Bragman, Lys Again Object To Deepwater Approval

David Lys
Feb 12, 2019 12:42 PM

A new application by Deepwater Wind again split the East Hampton Town Board this week, with two members voting unsuccessfully to shoot down a request for soil sampling along the route through Wainscott that the potential power cable to the South Fork Wind Farm would follow.

As they were in a hotly debated vote last summer, Councilmen David Lys and Jeff Bragman were the dissenting minority in a 3-2 vote on Thursday night, February 7, granting the wind farm company permission to dig test holes into the ground at 50- to 100-foot intervals along the cable route from Beach Lane to the Long Island Power Authority’s East Hampton substation.

Mr. Bragman and Mr. Lys both argued that they thought the town should withhold granting permission until the state’s Public Service Commission’s application review for the landing of the power line has been completed.

Both men argued that with the Deepwater application seemingly still evolving, it would make sense for the town not to take any steps to “jump-start” work on the project.

“For every month that goes by, we learn more about this application and the details that it entails,” Mr. Bragman said. “I think it sends the wrong message. It’s premature.”

Mr. Lys also said he’d rather wait to give Deepwater further approvals until after the state review process, known as Article 7 review, has progressed. “I’d rather wait and see if Article 7 tells us exactly what to do, as far as what information they should be gathering,” he said.

Deepwater had asked for permission to dig a series of holes on the shoulder of the roadways the cable would be running beneath, if the entirety of the project is approved and built, to take “geotechnical” and archaeological samples. The testing would sample soils and test how rapidly water percolates into the ground. The holes would be dug by hand, to depths of up to 4 feet, and would be immediately filled in once the findings were recorded.

Councilwoman Sylvia Overby said that she saw the work that Deepwater wants to do as important information-gathering to better inform the Article 7 process, and possibly the potential for the Wainscott route to be used at all.

“We may learn that this is the exact wrong location,” she said. “It may take it off the table completely.”

“I see no problem with having more information,” Supervisor Peter Van Scoyoc said.

The supervisor said the reason Deepwater is seeking the approval now is so that it can do its digging in March, rather than during the busier seasons when narrow local roads will have more cars on them.

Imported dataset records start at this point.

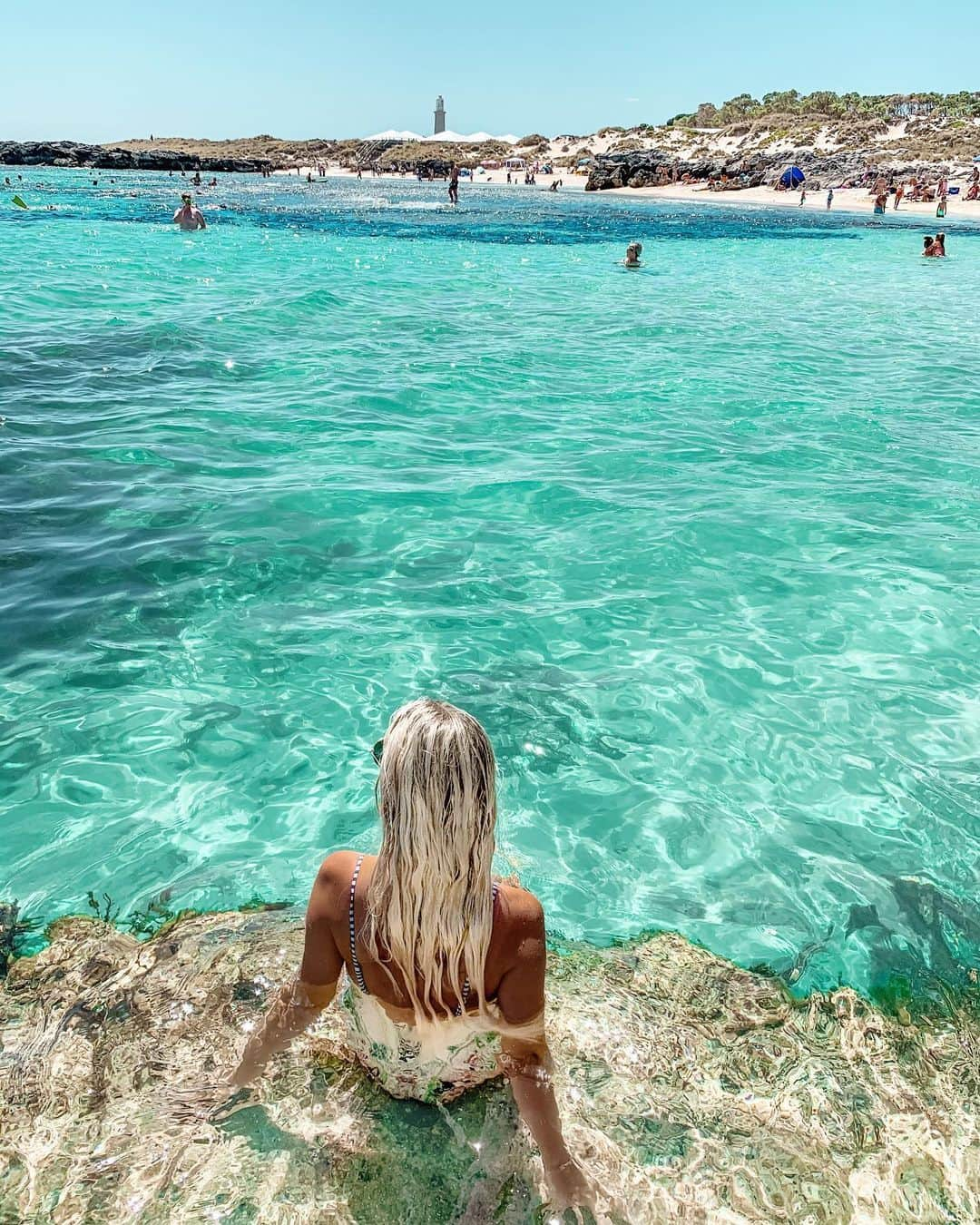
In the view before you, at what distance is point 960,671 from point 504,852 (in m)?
3.98

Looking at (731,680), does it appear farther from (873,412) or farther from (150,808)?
(873,412)

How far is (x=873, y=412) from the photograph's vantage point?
12.6 meters

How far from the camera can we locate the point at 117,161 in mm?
101562

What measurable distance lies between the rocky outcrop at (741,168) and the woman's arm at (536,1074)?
246 ft

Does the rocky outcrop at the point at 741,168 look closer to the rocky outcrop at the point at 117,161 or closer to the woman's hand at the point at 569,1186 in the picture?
the rocky outcrop at the point at 117,161

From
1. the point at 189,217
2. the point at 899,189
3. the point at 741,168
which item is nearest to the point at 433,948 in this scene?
the point at 189,217

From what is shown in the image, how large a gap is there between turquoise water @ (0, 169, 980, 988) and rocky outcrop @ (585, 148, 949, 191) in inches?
2432

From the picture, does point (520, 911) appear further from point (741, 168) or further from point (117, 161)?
point (117, 161)

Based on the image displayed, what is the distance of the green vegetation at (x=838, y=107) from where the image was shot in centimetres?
8094

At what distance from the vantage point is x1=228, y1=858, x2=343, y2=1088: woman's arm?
256cm

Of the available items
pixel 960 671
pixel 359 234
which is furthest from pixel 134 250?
pixel 960 671

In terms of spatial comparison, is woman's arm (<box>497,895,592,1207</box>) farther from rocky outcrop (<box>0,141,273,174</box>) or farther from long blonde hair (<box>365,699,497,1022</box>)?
rocky outcrop (<box>0,141,273,174</box>)

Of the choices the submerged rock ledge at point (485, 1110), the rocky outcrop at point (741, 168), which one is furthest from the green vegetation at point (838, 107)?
the submerged rock ledge at point (485, 1110)

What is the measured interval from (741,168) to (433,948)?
89364 millimetres
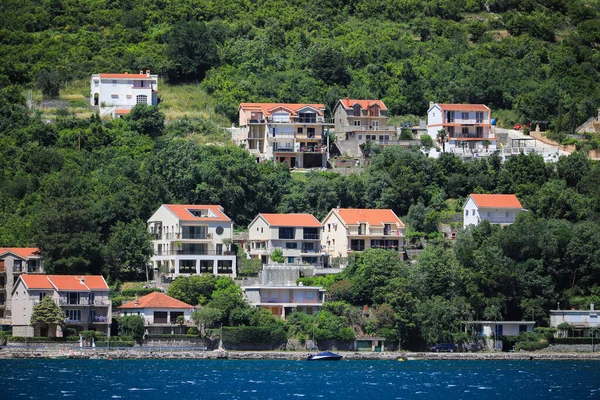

Mr. Bragman and Mr. Lys had been the two “no” votes in July when the board voted on a “memorializing” resolution that pledged the board’s general support for the South Fork Wind Farm power cable coming ashore in Wainscott and running beneath town roads to the East Hampton substation. Negotiations of the details of the lease agreements between Deepwater and both the Town Board and the Town Trustees are continuing.